* _WRITTEN REQUEST_
In the records below, find the line containing "Within this visual scene, among" and repeat it and every line after it exactly, without pictures.

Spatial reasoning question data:

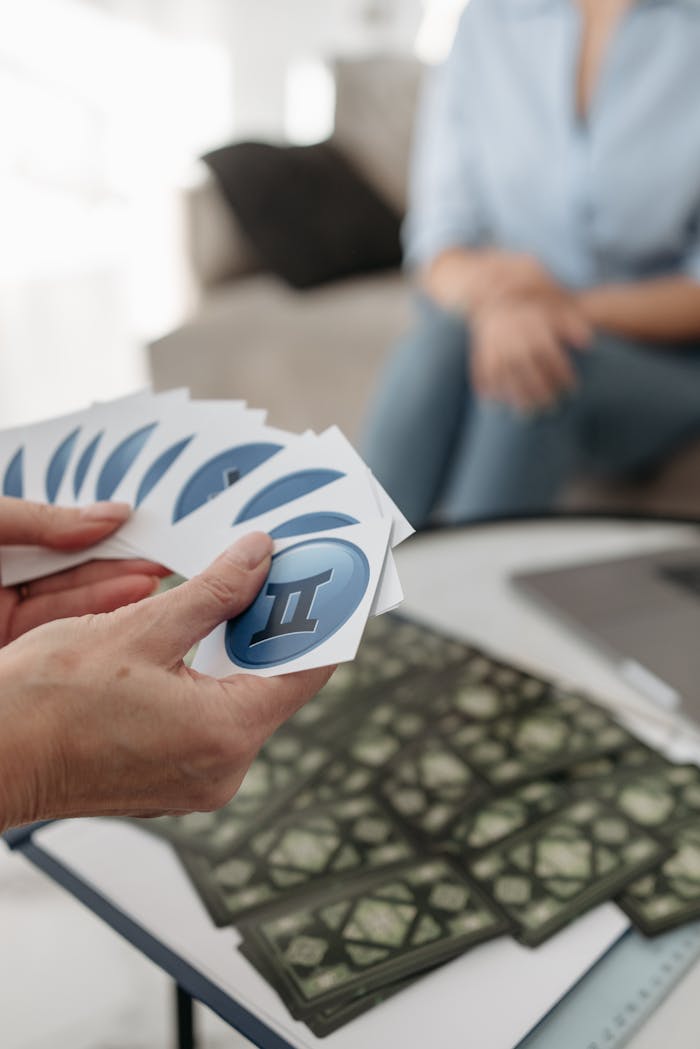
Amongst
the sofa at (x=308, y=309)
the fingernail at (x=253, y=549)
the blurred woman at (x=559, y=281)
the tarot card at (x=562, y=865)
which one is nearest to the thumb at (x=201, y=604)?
the fingernail at (x=253, y=549)

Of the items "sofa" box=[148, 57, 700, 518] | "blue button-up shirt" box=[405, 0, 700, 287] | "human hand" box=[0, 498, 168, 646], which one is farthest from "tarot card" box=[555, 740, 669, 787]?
"sofa" box=[148, 57, 700, 518]

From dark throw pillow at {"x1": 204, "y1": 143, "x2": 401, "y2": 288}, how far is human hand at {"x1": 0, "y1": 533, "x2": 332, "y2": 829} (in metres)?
1.77

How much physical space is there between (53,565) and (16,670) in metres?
0.17

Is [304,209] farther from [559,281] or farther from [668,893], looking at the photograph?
[668,893]

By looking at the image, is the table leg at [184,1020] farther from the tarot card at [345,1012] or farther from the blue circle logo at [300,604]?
the blue circle logo at [300,604]

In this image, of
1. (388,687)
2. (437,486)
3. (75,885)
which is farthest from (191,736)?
(437,486)

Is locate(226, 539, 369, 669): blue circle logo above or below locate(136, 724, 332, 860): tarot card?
above

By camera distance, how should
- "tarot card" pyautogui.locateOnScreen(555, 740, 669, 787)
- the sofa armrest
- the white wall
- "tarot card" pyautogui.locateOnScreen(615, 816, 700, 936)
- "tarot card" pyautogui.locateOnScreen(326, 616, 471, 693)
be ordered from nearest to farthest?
1. "tarot card" pyautogui.locateOnScreen(615, 816, 700, 936)
2. "tarot card" pyautogui.locateOnScreen(555, 740, 669, 787)
3. "tarot card" pyautogui.locateOnScreen(326, 616, 471, 693)
4. the sofa armrest
5. the white wall

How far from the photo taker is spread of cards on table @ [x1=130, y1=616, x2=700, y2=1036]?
1.63 feet

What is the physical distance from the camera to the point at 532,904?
53 cm

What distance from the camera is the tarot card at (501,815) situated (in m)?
0.57

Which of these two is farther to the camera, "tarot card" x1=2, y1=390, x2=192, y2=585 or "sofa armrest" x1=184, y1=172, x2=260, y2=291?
"sofa armrest" x1=184, y1=172, x2=260, y2=291

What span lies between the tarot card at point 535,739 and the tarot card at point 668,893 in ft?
0.33

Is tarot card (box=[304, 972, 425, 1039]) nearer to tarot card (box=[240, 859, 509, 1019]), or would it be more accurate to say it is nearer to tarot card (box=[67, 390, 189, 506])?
tarot card (box=[240, 859, 509, 1019])
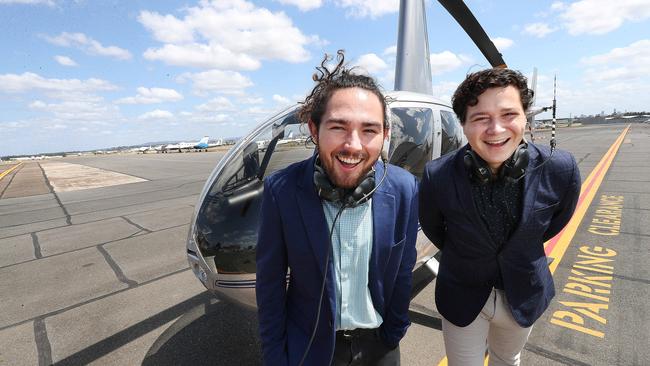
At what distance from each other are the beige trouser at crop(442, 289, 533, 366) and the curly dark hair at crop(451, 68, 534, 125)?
0.98 meters

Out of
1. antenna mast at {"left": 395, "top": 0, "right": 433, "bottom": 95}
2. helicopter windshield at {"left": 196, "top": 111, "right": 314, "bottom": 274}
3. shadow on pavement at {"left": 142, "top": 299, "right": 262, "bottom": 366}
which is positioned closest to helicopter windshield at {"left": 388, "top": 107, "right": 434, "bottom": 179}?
helicopter windshield at {"left": 196, "top": 111, "right": 314, "bottom": 274}

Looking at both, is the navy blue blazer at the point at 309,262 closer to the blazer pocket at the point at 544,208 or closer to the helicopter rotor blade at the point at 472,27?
the blazer pocket at the point at 544,208

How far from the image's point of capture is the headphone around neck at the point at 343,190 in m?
1.38

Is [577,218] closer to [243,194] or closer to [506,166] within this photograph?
[506,166]

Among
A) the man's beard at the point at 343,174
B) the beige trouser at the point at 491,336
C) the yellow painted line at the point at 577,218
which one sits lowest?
the yellow painted line at the point at 577,218

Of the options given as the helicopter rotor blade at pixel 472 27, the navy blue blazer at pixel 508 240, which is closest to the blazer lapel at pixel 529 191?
the navy blue blazer at pixel 508 240

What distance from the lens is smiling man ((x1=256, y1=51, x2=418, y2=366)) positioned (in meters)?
1.38

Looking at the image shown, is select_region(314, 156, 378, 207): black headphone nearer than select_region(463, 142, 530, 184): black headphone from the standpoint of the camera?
Yes

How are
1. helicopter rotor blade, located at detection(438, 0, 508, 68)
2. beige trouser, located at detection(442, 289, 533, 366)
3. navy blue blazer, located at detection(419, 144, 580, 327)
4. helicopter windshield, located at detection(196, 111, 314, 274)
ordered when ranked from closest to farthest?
navy blue blazer, located at detection(419, 144, 580, 327) < beige trouser, located at detection(442, 289, 533, 366) < helicopter windshield, located at detection(196, 111, 314, 274) < helicopter rotor blade, located at detection(438, 0, 508, 68)

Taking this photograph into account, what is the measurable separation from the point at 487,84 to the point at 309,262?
112 cm

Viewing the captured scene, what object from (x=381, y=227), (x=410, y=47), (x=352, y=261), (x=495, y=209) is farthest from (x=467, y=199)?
(x=410, y=47)

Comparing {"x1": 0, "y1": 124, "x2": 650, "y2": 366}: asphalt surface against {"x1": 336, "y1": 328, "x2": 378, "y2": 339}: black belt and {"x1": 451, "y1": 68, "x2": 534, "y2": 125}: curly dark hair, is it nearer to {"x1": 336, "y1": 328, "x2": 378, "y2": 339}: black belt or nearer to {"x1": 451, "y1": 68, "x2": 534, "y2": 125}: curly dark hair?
{"x1": 336, "y1": 328, "x2": 378, "y2": 339}: black belt

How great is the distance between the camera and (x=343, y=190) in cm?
142

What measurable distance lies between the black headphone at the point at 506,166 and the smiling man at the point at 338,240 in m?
0.31
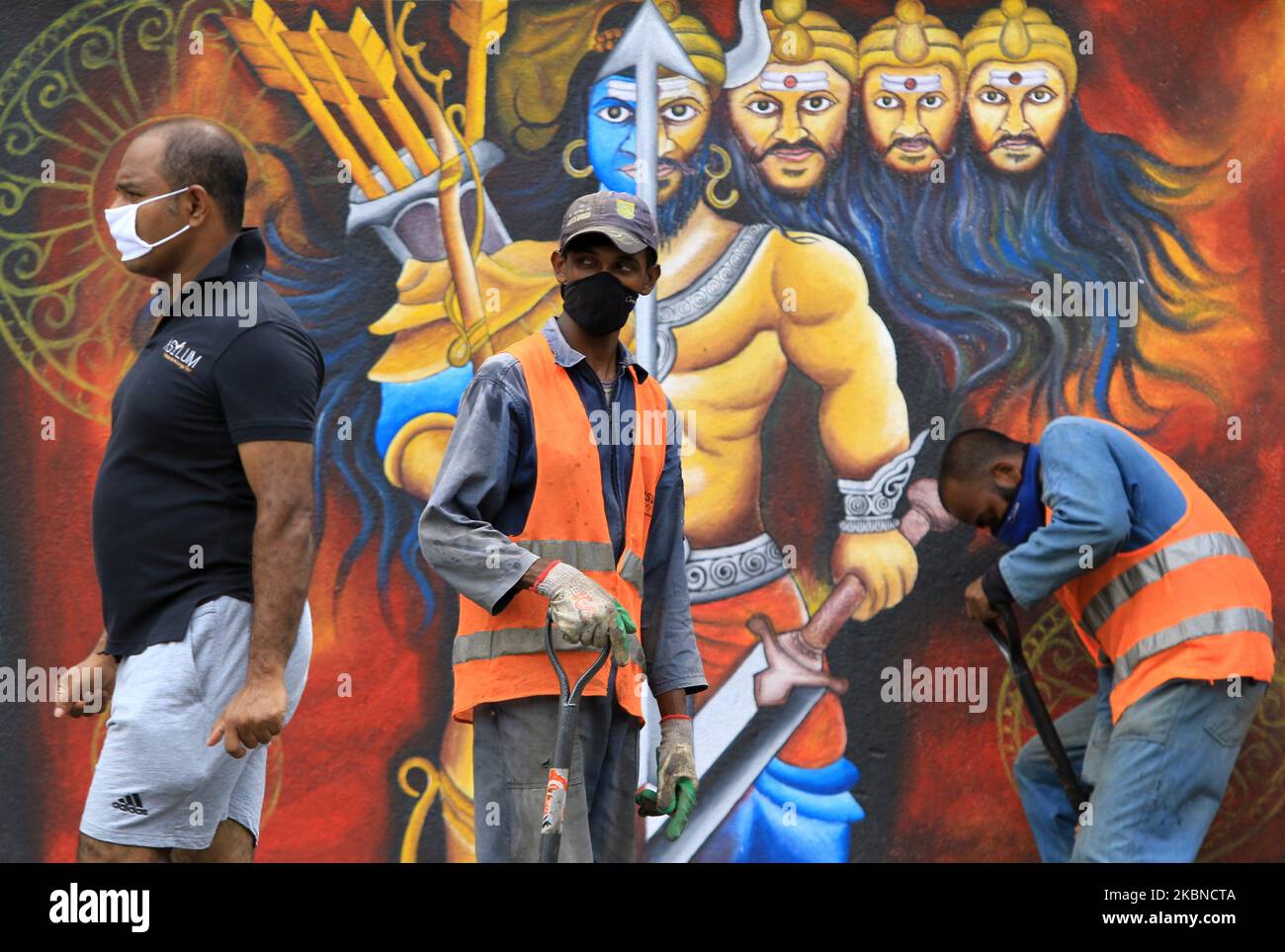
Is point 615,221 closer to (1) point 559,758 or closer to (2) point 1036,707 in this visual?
(1) point 559,758

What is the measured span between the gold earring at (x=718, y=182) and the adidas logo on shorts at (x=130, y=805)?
3.48 metres

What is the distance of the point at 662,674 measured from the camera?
15.9ft

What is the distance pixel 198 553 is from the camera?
167 inches

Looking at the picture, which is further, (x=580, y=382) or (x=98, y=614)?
(x=98, y=614)

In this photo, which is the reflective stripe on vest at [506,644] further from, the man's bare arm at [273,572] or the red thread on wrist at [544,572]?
the man's bare arm at [273,572]

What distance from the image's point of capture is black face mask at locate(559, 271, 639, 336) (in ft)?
15.4

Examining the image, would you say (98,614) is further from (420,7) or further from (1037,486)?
(1037,486)

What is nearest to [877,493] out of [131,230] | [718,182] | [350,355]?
[718,182]

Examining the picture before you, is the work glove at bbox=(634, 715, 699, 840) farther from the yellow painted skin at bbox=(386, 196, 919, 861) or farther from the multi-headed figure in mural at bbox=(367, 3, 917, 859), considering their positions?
the yellow painted skin at bbox=(386, 196, 919, 861)

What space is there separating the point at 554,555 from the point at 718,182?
261 cm

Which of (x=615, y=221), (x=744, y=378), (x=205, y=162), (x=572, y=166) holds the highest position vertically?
(x=572, y=166)

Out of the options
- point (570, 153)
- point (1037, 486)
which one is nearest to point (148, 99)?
point (570, 153)

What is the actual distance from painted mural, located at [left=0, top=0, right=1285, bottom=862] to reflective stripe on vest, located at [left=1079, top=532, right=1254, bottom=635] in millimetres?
479

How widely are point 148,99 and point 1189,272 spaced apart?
396 cm
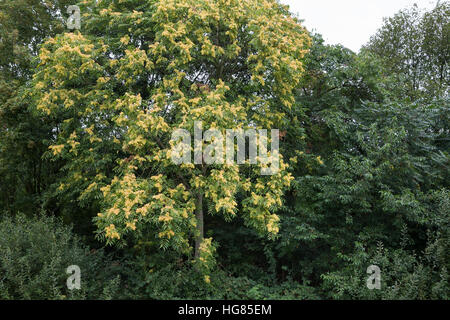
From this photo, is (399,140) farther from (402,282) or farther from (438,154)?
(402,282)

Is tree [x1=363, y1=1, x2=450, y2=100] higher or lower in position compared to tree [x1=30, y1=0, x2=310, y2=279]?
higher

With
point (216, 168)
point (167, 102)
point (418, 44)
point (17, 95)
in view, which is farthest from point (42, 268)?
point (418, 44)

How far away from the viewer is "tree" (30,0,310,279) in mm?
5164

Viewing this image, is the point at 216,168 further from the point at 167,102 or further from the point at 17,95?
the point at 17,95

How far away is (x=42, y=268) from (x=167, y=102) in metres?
3.39

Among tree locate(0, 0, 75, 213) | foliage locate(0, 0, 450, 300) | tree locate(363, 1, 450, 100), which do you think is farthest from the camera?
tree locate(363, 1, 450, 100)

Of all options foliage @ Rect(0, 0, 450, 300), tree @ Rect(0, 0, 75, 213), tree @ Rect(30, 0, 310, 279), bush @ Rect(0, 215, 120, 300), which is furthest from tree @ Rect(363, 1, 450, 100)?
bush @ Rect(0, 215, 120, 300)

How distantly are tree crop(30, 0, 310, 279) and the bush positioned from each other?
32.3 inches

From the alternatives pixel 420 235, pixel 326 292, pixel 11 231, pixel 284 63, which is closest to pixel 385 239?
pixel 420 235

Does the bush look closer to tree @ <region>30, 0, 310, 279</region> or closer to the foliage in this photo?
the foliage

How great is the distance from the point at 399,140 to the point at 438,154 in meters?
1.20

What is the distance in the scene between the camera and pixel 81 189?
257 inches

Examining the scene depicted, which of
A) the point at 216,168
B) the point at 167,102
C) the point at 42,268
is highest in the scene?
the point at 167,102

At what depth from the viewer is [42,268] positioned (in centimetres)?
561
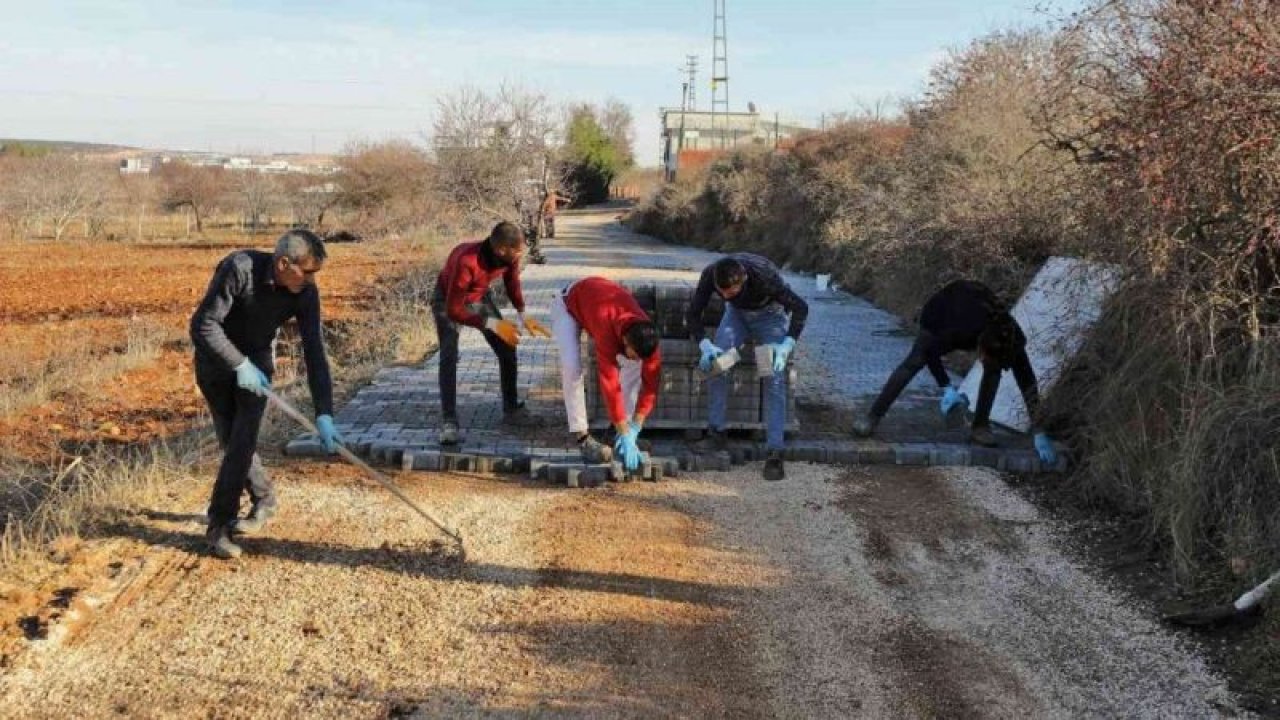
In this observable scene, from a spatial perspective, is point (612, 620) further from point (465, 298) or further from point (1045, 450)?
point (1045, 450)

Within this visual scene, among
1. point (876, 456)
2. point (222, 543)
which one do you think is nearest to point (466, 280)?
point (222, 543)

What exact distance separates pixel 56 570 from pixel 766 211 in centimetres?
2854

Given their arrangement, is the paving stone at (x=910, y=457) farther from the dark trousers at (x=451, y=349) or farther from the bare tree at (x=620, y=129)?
the bare tree at (x=620, y=129)

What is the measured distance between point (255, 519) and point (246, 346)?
3.18 feet

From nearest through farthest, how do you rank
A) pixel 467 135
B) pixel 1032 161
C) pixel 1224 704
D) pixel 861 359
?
pixel 1224 704 → pixel 861 359 → pixel 1032 161 → pixel 467 135

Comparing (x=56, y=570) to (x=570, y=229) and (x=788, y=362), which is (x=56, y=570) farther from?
(x=570, y=229)

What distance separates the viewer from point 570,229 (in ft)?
157

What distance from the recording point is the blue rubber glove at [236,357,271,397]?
17.2 feet

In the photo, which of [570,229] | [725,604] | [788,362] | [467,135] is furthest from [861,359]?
[570,229]

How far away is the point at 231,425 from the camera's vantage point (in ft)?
18.5

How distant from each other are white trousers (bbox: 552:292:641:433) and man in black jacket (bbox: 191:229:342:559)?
1.77 meters

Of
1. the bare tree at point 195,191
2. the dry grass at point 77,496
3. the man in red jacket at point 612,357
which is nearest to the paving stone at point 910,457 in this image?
the man in red jacket at point 612,357

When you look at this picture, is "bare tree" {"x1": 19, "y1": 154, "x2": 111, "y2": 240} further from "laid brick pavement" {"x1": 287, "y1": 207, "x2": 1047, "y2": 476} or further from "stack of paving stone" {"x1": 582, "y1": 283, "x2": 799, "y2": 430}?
"stack of paving stone" {"x1": 582, "y1": 283, "x2": 799, "y2": 430}

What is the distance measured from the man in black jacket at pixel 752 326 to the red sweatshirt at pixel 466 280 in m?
1.49
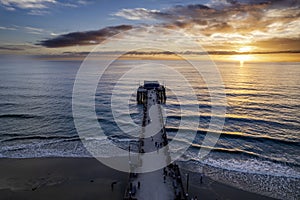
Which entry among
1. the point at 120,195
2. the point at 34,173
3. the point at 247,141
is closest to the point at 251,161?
the point at 247,141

* _WRITTEN RESPONSE_
Within this visual scene, among
1. point (876, 456)
2. point (222, 543)
which one do you think is nearest to point (466, 280)?
point (222, 543)

What exact distance separates pixel 56 570 from pixel 766 211 in centimetres?
2854

Given their arrangement, is the paving stone at (x=910, y=457) farther from the dark trousers at (x=451, y=349) or farther from the bare tree at (x=620, y=129)?
the bare tree at (x=620, y=129)

What is the measured distance between point (255, 519) and point (246, 346)?
3.18 feet

From nearest through farthest, how do you rank
A) pixel 467 135
B) pixel 1032 161
C) pixel 1224 704
D) pixel 861 359
?
pixel 1224 704 → pixel 861 359 → pixel 1032 161 → pixel 467 135

Comparing (x=56, y=570) to (x=570, y=229) and (x=788, y=362), which is (x=56, y=570) farther from?
(x=570, y=229)

What distance separates the viewer from point 570,229 (in ft)?
157

What distance from the recording point is the blue rubber glove at [236,357,271,397]?
17.2 feet

In the photo, which of [570,229] | [725,604] | [788,362] | [467,135] is furthest from [861,359]?
[570,229]

How far away is the point at 231,425 from the camera's vantage point (in ft)?
18.5

How distant from each other are white trousers (bbox: 552:292:641:433) and man in black jacket (bbox: 191:229:342:559)?
1.77 meters

Of
1. the bare tree at point 195,191
2. the dry grass at point 77,496
3. the man in red jacket at point 612,357
which is nearest to the paving stone at point 910,457 in this image?
the man in red jacket at point 612,357

When you look at this picture, is "bare tree" {"x1": 19, "y1": 154, "x2": 111, "y2": 240} further from "laid brick pavement" {"x1": 287, "y1": 207, "x2": 1047, "y2": 476} or further from "stack of paving stone" {"x1": 582, "y1": 283, "x2": 799, "y2": 430}?
"stack of paving stone" {"x1": 582, "y1": 283, "x2": 799, "y2": 430}

What is the distance measured from the man in black jacket at pixel 752 326 to the red sweatshirt at pixel 466 280 in m?
1.49
Which entry among
1. the point at 120,195
2. the point at 34,173
3. the point at 247,141
is closest to the point at 251,161?
the point at 247,141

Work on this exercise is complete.